This new RFC basically says that vendors can no longer consider IPv6 as an optional feature. If you say it supports 'IP' you better include IPv6.
The RFC specifically calls out these best practices:
- New IP implementations must support IPv6.
- Updates to current IP implementations should support IPv6.
- IPv6 support must be equivalent or better in quality and functionality when compared to IPv4 support in a new or updated IP implementation.
- New and updated IP networking implementations should support IPv4 and IPv6 coexistence (dual-stack), but must not require IPv4 for proper and complete function.
- Implementers are encouraged to update existing hardware and software to enable IPv6 wherever technically feasible.
You: If you haven't started using IPv6 in your environment I highly recommend you take the time to educate yourself: Read a book, learn how Google did it, or sign up for the excellent IPv6 training at PICC.
Your vendors: When talking with vendors do not treat IPv6 as a "would be nice". Inform them that anything you buy this year must be IPv6 capable and can't have worse performance than IPv4. New network gear and software purchased this year will probably be in your network until 2020 or longer.

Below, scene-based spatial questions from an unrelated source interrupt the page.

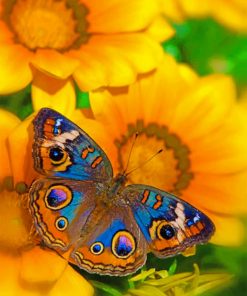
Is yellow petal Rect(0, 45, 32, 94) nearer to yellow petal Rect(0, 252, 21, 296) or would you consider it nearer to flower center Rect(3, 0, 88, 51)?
flower center Rect(3, 0, 88, 51)

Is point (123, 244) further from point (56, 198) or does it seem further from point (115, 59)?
point (115, 59)

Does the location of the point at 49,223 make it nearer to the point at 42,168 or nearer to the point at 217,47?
the point at 42,168

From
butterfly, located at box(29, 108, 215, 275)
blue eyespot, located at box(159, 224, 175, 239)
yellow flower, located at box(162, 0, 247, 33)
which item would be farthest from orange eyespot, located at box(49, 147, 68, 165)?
yellow flower, located at box(162, 0, 247, 33)

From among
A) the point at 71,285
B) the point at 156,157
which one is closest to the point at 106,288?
the point at 71,285

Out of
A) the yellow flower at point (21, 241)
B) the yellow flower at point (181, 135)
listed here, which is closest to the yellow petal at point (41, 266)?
the yellow flower at point (21, 241)

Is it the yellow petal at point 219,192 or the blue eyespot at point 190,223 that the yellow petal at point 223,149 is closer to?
the yellow petal at point 219,192
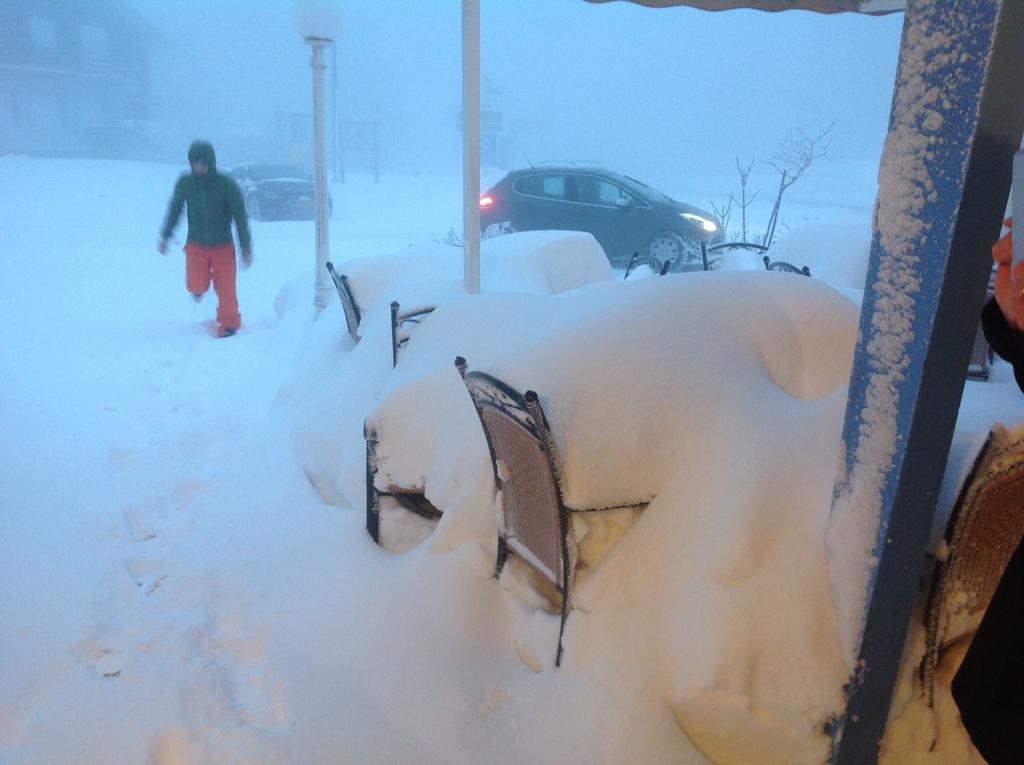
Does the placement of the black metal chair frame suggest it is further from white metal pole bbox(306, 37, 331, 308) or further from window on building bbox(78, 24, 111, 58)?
window on building bbox(78, 24, 111, 58)

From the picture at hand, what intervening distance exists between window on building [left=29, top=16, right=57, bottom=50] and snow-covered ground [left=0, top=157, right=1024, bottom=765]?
22537 mm

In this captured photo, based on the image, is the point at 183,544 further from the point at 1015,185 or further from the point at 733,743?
the point at 1015,185

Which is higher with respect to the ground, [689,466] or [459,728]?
[689,466]

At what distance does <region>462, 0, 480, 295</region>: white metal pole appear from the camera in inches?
150

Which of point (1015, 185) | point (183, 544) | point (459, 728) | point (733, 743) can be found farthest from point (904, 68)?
point (183, 544)

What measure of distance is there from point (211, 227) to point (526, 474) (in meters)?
5.17

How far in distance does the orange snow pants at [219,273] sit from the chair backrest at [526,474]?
4.74m

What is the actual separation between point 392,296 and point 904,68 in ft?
10.2

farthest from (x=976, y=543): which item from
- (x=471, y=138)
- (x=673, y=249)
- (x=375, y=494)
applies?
(x=673, y=249)

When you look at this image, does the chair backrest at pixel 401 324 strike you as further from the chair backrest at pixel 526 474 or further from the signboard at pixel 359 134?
the signboard at pixel 359 134

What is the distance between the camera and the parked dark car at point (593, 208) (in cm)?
886

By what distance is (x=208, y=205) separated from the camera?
6.04 metres

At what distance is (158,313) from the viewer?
7020mm

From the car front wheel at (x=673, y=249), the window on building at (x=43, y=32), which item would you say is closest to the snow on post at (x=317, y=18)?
the car front wheel at (x=673, y=249)
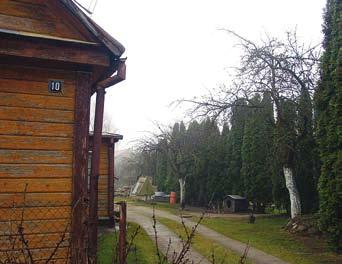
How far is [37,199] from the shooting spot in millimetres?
5590

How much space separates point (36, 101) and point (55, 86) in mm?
343

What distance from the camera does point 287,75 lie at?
1575 cm

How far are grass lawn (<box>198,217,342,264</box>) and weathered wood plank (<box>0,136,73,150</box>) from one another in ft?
22.8

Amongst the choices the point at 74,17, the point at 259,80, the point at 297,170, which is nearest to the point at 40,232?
the point at 74,17

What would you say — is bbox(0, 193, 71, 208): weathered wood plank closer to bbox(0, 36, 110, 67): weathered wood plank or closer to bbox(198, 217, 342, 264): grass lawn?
bbox(0, 36, 110, 67): weathered wood plank

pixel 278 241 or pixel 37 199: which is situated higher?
pixel 37 199

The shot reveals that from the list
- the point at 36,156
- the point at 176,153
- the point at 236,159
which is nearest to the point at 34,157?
the point at 36,156

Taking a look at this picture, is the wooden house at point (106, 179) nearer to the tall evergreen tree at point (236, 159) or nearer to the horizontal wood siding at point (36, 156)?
the horizontal wood siding at point (36, 156)

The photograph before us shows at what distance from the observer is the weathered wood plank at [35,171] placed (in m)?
5.47

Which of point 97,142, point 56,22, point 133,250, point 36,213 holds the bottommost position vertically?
point 133,250

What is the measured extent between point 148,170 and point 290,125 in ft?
93.0

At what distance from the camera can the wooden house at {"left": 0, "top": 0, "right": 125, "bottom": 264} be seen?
5.48m

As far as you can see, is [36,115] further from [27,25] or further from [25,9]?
[25,9]

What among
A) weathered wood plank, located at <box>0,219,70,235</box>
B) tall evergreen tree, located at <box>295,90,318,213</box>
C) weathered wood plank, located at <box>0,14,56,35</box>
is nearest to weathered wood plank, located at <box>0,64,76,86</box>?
weathered wood plank, located at <box>0,14,56,35</box>
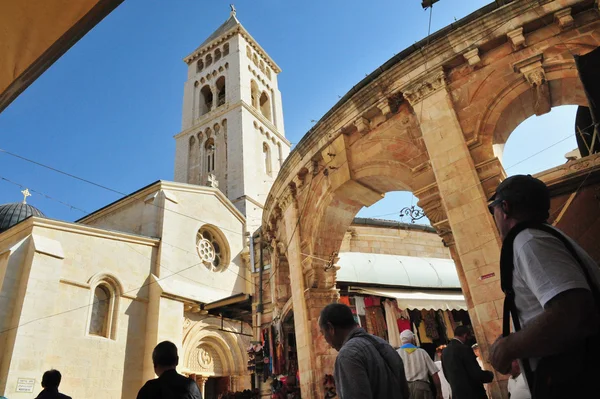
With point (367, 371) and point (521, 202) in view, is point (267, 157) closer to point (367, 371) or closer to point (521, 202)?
point (367, 371)

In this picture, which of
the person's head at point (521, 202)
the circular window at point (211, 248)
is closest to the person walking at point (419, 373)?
the person's head at point (521, 202)

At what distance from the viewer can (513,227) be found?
1.70m

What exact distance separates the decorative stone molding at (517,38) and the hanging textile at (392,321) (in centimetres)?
766

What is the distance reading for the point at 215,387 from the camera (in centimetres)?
2094

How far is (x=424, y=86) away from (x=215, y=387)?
19203 millimetres

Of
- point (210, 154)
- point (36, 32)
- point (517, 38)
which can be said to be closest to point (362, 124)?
point (517, 38)

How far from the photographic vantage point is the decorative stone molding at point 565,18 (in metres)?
6.72

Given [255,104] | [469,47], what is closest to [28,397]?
[469,47]

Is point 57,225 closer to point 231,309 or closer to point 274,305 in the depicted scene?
point 231,309

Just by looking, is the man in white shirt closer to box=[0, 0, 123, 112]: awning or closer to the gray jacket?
the gray jacket

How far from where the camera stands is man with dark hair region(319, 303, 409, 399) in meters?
2.45

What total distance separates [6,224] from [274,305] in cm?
2003

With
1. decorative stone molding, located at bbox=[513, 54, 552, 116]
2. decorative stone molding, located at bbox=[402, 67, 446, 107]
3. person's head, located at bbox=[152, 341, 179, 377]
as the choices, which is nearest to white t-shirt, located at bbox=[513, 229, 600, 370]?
person's head, located at bbox=[152, 341, 179, 377]

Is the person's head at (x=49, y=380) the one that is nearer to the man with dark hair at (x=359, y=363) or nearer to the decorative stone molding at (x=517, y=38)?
the man with dark hair at (x=359, y=363)
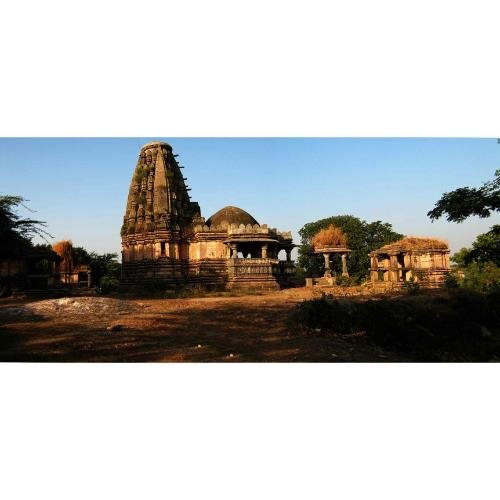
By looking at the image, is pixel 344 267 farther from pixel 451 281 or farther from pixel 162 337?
pixel 162 337

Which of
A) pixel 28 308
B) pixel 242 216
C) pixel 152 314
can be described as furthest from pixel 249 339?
pixel 242 216

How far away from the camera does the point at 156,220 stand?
56.9ft

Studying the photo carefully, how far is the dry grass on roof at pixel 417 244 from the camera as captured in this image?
373 inches

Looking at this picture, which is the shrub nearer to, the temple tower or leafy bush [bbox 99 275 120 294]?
the temple tower

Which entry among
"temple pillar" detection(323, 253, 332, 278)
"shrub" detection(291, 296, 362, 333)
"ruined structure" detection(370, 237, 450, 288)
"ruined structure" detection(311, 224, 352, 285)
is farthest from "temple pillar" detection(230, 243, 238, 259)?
"shrub" detection(291, 296, 362, 333)

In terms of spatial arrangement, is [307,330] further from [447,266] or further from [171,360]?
[447,266]

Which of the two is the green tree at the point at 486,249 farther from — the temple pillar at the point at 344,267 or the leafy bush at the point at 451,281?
the temple pillar at the point at 344,267

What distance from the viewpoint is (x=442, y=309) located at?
774 cm

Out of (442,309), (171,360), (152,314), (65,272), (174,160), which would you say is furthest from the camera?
(174,160)

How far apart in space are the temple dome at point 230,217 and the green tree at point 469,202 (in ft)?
37.1

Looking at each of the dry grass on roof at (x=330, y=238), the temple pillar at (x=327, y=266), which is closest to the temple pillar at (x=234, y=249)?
the temple pillar at (x=327, y=266)

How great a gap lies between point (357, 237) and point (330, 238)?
38.2 inches

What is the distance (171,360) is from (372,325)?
3786 mm

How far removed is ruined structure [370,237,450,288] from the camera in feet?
31.4
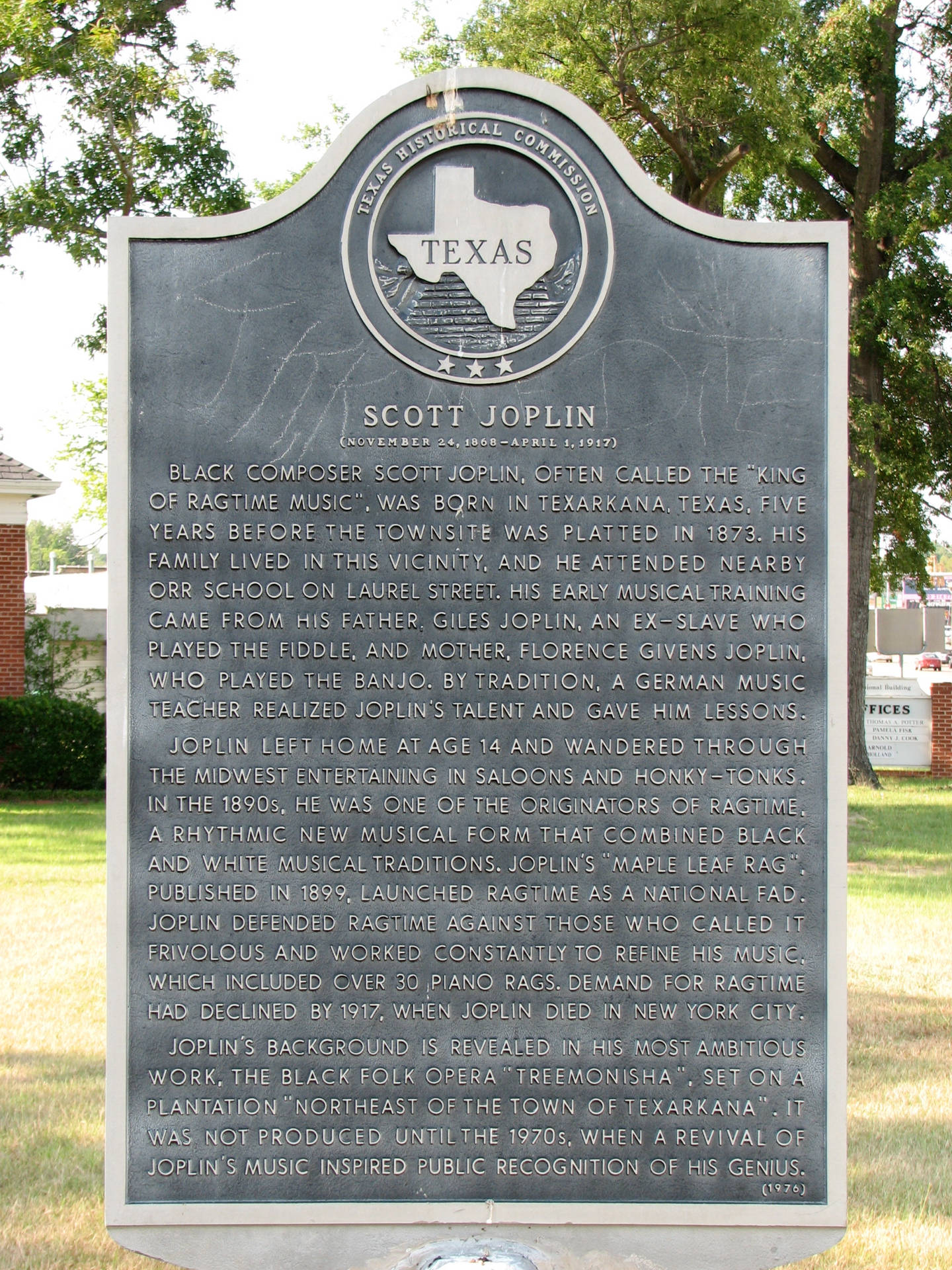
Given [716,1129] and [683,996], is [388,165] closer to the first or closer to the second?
[683,996]

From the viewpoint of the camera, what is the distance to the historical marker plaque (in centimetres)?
352

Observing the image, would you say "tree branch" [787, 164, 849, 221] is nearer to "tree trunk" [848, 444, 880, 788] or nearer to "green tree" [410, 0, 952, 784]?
"green tree" [410, 0, 952, 784]

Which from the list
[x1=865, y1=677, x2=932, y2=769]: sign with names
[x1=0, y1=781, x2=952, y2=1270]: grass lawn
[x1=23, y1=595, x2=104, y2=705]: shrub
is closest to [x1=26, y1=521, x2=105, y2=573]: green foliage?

If you don't think IPv6 will be in your environment this year, you have to agree it will be by 2020.
Your boss: If you need help explaining this to your boss read this fine article on IPv6 migrations (The "introduction" section is all background and history, after that is all the advice.) TLDR version: Start from your ISP to your external gateway, then work your way in enabling IPv6 carefully at each step.
Lastly... if you want a fun starter project, get it enabled at your house either via your ISP or get a free tunnel.